[tdwg-content] Occurrences, Organisms, and CollectionObjects: a review

Dag Endresen (GBIF) dendresen at gbif.org
Tue Sep 13 12:17:52 CEST 2011

 Hi Markus,

 I believe that the discussion here originates from the view that the 
 "CollectionObject"/"Sample" is a different thing from the "Organism" - 
 and that there can be a relationship between CollectionObjects/Samples 
 and Organisms that could be difficult to describe if these things are 
 identified as the same think (occurrenceID). Do you think that the 
 "Occurrence" would be seen as a thing different from the proposed 
 CollectionObject/Sample and Organism - or as a super-class that would 
 include CollectionObjects/Samples and Organisms? Would the semantics of 
 Occurrence change?

 I fully share your view that the Darwin Core Archive (DwC-A) would not 
 be suited to share the full complex relationship between entities - even 
 if persistent identifiers would be used. However if we start to describe 
 and include other things (core types) than only the taxon and 
 occurrences then perhaps the DwC-A could be a useful way to provide a 
 simple list of these entities? This could perhaps provide easier 
 indexing and discovery of these new entities?


 On Tue, 13 Sep 2011 10:03:00 +0200, Markus Döring (GBIF) wrote:
> I have to say that the change in semantics to the Occurrence class
> makes me a bit nervous.
> Can someone try help fighting my fears?
> DarwinCore has no versioning of namespaces, so there is no way for a
> consumer to detect if its an old style Occurrence or a new one. I am
> currently parsing various RSS feeds and even though its a mess having
> to parse 10 different styles I am glad that at least the designers
> made sure they all have their own namespace! Also removing or 
> renaming
> terms might cause serious problems. Would discrete versions of dwc
> with their own namespace hurt?
> Another observation relates to dwc archives and its star schema. As
> an index to data that has been flattened there is no problem with 
> more
> classes and core row types, but if you want it as a way to transfer
> complete normalized data it will not work. But that never really was
> the intention and I simply wanted to stress that fact.
> Markus
> On Sep 9, 2011, at 4:52 PM, Steve Baskauf wrote:
>> Richard Pyle wrote:
>>> I'm also wondering if we necessarily need to "break" the 
>>> traditional view of
>>> the "Occurrence" class in order to implement Organism and 
>>> CollectionObject.
>>> As long as we keep in mind that DwC is a vocabulary of terms 
>>> focused on
>>> representing an exchange standard (rather than a full-blown 
>>> Ontology),
>>> perhaps Occurrence records can continue to be represented in the 
>>> traditional
>>> way as "flat" content, but the Organism and CollectionObject 
>>> classes allow
>>> us to present data in a somewhat more "normalized" way in those
>>> circumstances that call for it (e.g. tracking individuals or groups 
>>> over
>>> time [Organism], or managing fossil rocks with multiple taxa
>>> [CollectionObject] -- to name just two).
>> I've been thinking about this issue of "backward compatibility" with
>> respect to Occurrences if the CollectionObject/Sample/Token/whatever
>> class is adopted.  I really don't think it is going to be as big of 
>> a
>> deal as people are making it out to be.

* _PROVIDED DATA_
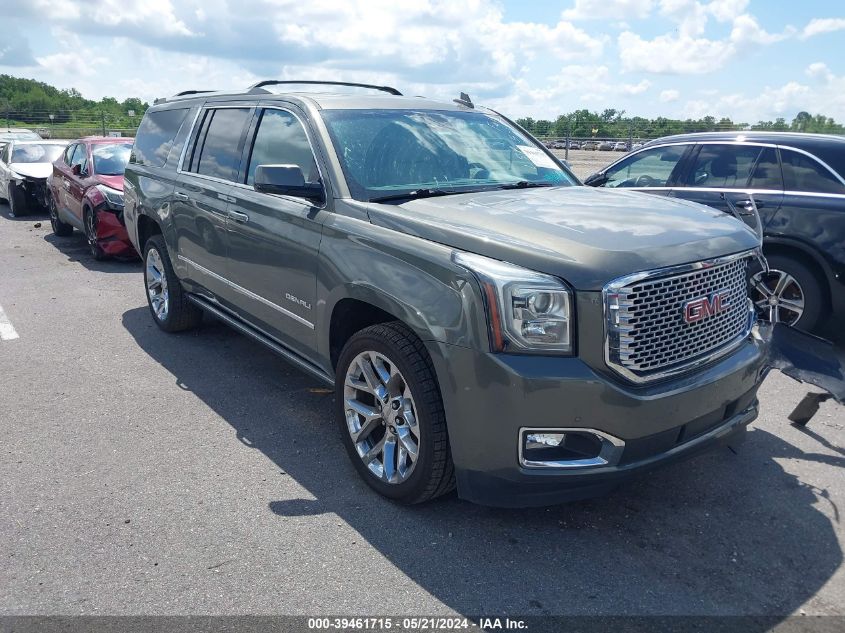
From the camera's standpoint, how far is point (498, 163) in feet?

* _WHAT YOU SHOULD DO_
Pick up the Darwin Core mailing-list thread on Occurrences, Organisms, and CollectionObjects after its last sentence and continue writing it. The data plays no part in this work.

* _RESPONSE TO THE EXERCISE_
>> It seems to me that the main problems arise in two areas: when one 
>> wants
>> to be clear about typing and when one wants to express relationships 
>> in
>> a system where it is possible to do through semantics (like RDF).  
>> In
>> that kind of circumstance, it's bad (oh yeh, I forgot - the term is
>> "naughty") to say  something like
>> resourceA hasOccurrence resourceB
>> when resourceB isn't actually an Occurrence.   "Wrong" typing also
>> happens all the time because the classes don't exist (yet) to do the
>> typing correctly.  As a case in point, in the Morphbank system, I 
>> have
>> multiple images of the same tree.  In that system the tree is typed 
>> as a
>> "specimen".  That is totally wrong because the tree isn't a 
>> specimen,
>> but what else is it going to be typed as?  There isn't (yet) an
>> appropriate class to put it in.
>> Although these two problems (wrong typing and using a term with the
>> wrong kind of object which are actually different manifestations of 
>> the
>> same class-based problem) are naughty, realistically very few people 
>> are
>> actually using a system that is "semantic-aware" (e.g. serving and
>> consuming RDF) so right now making those mistakes doesn't really 
>> "break"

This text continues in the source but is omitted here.